Y ella danzaba y danzaba, con su traje de rayas, con su
traje de monótonos tintineos en la mirada de quien la miraba. Y danzaba y
danzaba. La tarde empezaba en un sol tentador donde las olillas calmas resurgían
en la travesía entre las rocas. Y ella con su traje de rayas verdes y blancas
se colmaba en la felicidad de un cuerpo, de un espíritu brotando en el
movimiento perfecto de sus pasos. Todo era hermoso. Todo era un intacto momento
en las horas cuando ella danzaba y danzaba. Los duendecillos de sus ojos
danzaban también, abiertos, cerrados…cerrados, abiertos. Su contenida respiración
imaginaba costas donde las ballenas cantaban a su cierto ritmo. Y ella danzaba
y danzaba, conversaba con sus piernas, con sus brazos, con toda su entereza. Y
la noche se hizo, una noche sin luna de primavera y su danza continuaba hasta
la extenuación, hasta que el sonido de los barcos avisaba de la hora del
descanso. Y ella danzaba y danzaba, alas prietas en el ligero despertar de los
sueños, de la libertad.
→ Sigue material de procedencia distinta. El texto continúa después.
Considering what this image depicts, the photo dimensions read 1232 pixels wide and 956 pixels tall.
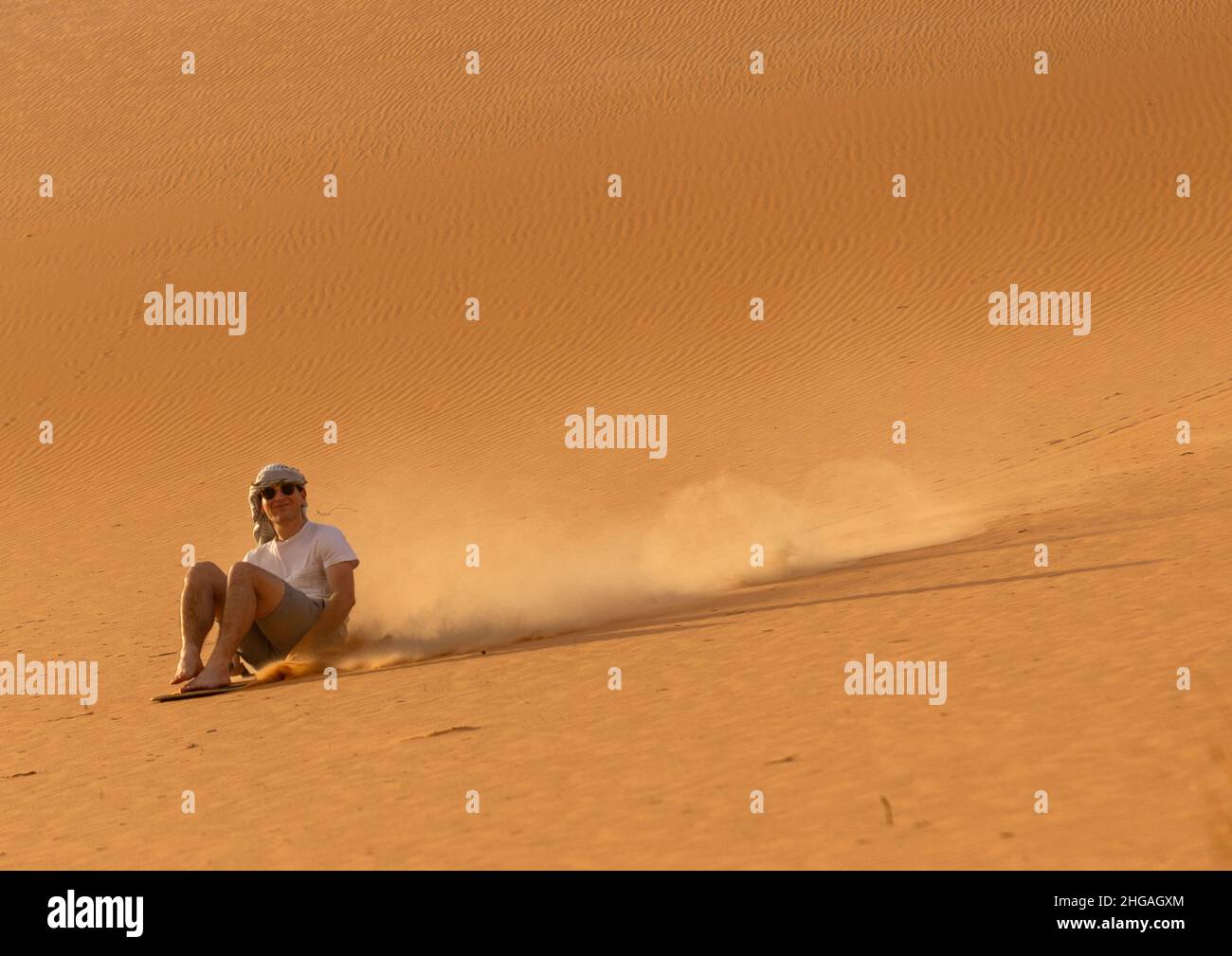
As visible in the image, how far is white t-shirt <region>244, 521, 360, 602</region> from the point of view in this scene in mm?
8883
Cada sensación la conmovía más y más, la alzaba más y
más y su danza no ceso hasta que sus ojos abiertos contemplaron la noche
estrellada, el filón de una vía láctea que la saludaba en su belleza. La brisa
vino y ella se detuvo cuando las ramas danzaron también como despedida, como
descanso de su esfuerzo. Y ella danzaba y danzaba. Y ella imaginaba e imaginaba
entre las olas seguían su mecer con el aire. Pero era hora de descansar con la
noche estrellada y esa brisa que le decía de la llegada de las hojas verdes
alborozadas en el vaivén de la brisa, de la brisa. Se quito su traje de rayas,
su traje de rayas blancas y verdes y desnuda se sentó en la orilla con la danza
de las olas, con la danza de las ramas. Un sosiego reconfortante la vigilaba y
el sonido de los barcos en la despedida.